• **Task directions**
Continue the FAQ on protein domain parts below from the point where it stops.

***** Source passage

Help:Proteins/FAQ

< Back to Protein Help

Why are you splitting up protein coding sequences into multiple protein domain parts?

Proteins are often composed of multiple protein domains, each of which has a distinct biological function. For example, the lac repressor has a protein domain whose function is to bind to DNA and a separate domain whose function is to enable lac repressor to oligomerize. In synthetic biology, a part encodes a basic biological function as a nucleic acid sequence. Thus, since protein domains often have a particular function, it is logical to specify protein domains as a separate basic parts that are assembled together.

What's this new part type that you call a translational unit?

A translational unit is a part that includes both translational initiation and translational termination. Thus, it begins with a ribosome binding site (or equivalent in other organisms) and ends with a stop codon. In other words, in its simplest form, a translational unit is an RBS followed by a protein coding sequence.

Now natural systems can be quite complicated. In some cases, the stop codon of one protein coding sequence can overlap the start codon of the next. In such situations, the translational unit encompasses everything from the RBS to the final stop codon (and thus includes multiple protein coding sequences). Note, however, that operons are different! Most operons typically have multiple ribosome binding sites, so thus they have multiple translational units.

Tom's BioBrick standard, Assembly standard 10, doesn't support in-frame assembly of parts. What do I do?

You're right it doesn't. After giving this problem a lot of thought, the Registry has decided to adopt a policy that you can construct a protein coding sequence from protein domains any way that you want. You can use direct synthesis, PCR, or any one of assembly standards 21, 23, 25, and 28 that support in-frame assembly. The only rule is that after construction, the resulting protein coding sequence or translational unit must comply with Assembly standard 10, the original BioBrick standard. The advantage of this approach is that

  1. Your protein coding sequence or translational unit is compatible with the large majority of parts in the Registry.

**********
***** Information shown

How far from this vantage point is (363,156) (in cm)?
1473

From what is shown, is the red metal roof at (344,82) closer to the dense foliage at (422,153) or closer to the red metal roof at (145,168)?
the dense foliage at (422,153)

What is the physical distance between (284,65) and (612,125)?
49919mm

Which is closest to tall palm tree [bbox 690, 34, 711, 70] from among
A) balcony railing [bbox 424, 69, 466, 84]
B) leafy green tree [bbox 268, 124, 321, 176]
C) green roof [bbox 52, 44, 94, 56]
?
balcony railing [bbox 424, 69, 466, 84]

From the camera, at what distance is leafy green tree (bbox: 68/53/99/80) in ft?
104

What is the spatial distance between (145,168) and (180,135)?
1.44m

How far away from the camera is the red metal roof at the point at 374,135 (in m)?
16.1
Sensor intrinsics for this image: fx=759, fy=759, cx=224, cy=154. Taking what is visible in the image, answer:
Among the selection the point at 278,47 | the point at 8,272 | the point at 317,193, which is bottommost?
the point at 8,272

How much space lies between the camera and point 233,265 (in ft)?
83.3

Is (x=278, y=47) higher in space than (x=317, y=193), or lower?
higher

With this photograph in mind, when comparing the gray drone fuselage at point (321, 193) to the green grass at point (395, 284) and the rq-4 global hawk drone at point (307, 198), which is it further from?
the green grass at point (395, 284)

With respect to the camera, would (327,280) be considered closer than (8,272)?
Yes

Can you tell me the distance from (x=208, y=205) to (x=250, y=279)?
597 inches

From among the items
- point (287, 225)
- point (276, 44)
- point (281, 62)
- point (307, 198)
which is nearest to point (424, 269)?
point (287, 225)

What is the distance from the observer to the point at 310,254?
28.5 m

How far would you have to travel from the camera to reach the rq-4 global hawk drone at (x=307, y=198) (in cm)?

**********

• **Task result**
  2. You can use whichever construction method is most suitable for your protein coding sequence or translational unit. If you have a choice, we recommend direct synthesis so that you avoid any scars altogether.

What are head domains, internal domains, and tail domains?

Proteins are not just arbitrary sequences of amino acids, but rather they have some structure to them. Proteins have a beginning, middle and end. Certain domains only belong at the beginning of a protein, others only in the middle and still others only at the end. To better describe the underlying structure of protein coding sequences, Tom wrote up BBF RFC 13 called [http://openwetware.org/wiki/BBRFC13 "Rethinking the boundaries and composition of coding regions"]. Head domains occur at the beginning of protein coding sequences, internal domains in the middle, and tail domains at the end.

  • In its simplest form, head domains are composed of a ribosome binding site and a start codon. The reason that a head domain spans both the RBS and start codon is that both sequences impact the rate of translational initiation, therefore it is appropriate to include both in a single part. In fact, studies have shown that even the second and third codon can impact translational initiation, so we suggest that head domains should really include the RBS and first three codons of the coding sequence. Thus, really head domains occur at the beginning of translational units, since they include the RBS.
  • Internal domains occur in the middle of protein coding sequences. They include neither a start codon nor a stop codon. Multiple internal domains can be strung together. Multiple internal domains are often separated by linkers, a special type of internal domain.
  • Tail domains occur at the end of protein coding sequences. In its simplest form, a tail domain is just a stop codon, or a double stop codon as most Registry parts have.